駆け寄ってきた男性教師たちが、数人掛りで照明を退かそうとするが、重たくてなかなか動かないらしい。ガタガタと照明が揺れる度に、エリザの足が酷く痛んだ。


「何故……一昨日点検をしたばかりなのに……」

「今はそれよりも生徒の救助だろう!」

「誰か!男子生徒も手伝え!」


ジョージが声を張り上げ、数人の男子生徒たちが集まってくる。漸く助け出されたエリザとキャリーだったが、キャリーはすぐさま担架に乗せられ運ばれていく。


「バートレイ、君も……」

「俺が運びます」

「ちょ……」


またこれか!

顔を赤くそめながら、エリザは問答無用でジョージに抱き上げられる。生徒たちが心配そうに見ている中運ばれる事には、慣れることはなさそうだった。


◆◆◆


治療ご、屋敷に帰されたエリザは、自室のベッドの上で包帯でぐるぐる巻きにされた足を見つめながら、エリザは眉間に皺を寄せる。

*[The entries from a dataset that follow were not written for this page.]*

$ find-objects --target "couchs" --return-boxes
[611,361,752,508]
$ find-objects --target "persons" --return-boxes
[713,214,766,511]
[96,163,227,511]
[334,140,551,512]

ゲームのシナリオ中で、集会後に照明が落ちてくるというイベントがあった。だがそれは、エリザが仕組んだ事で、狙いはアイラだった。


ジョージルートに入っていると、格下に婚約者を取られる事が許せないという身勝手な理由で、エリザは取り巻きに指示をして、普段アイラが座っている席のすぐ傍に落ちるよう、照明を吊り下げている金具に細工をさせるよいうイベントだった。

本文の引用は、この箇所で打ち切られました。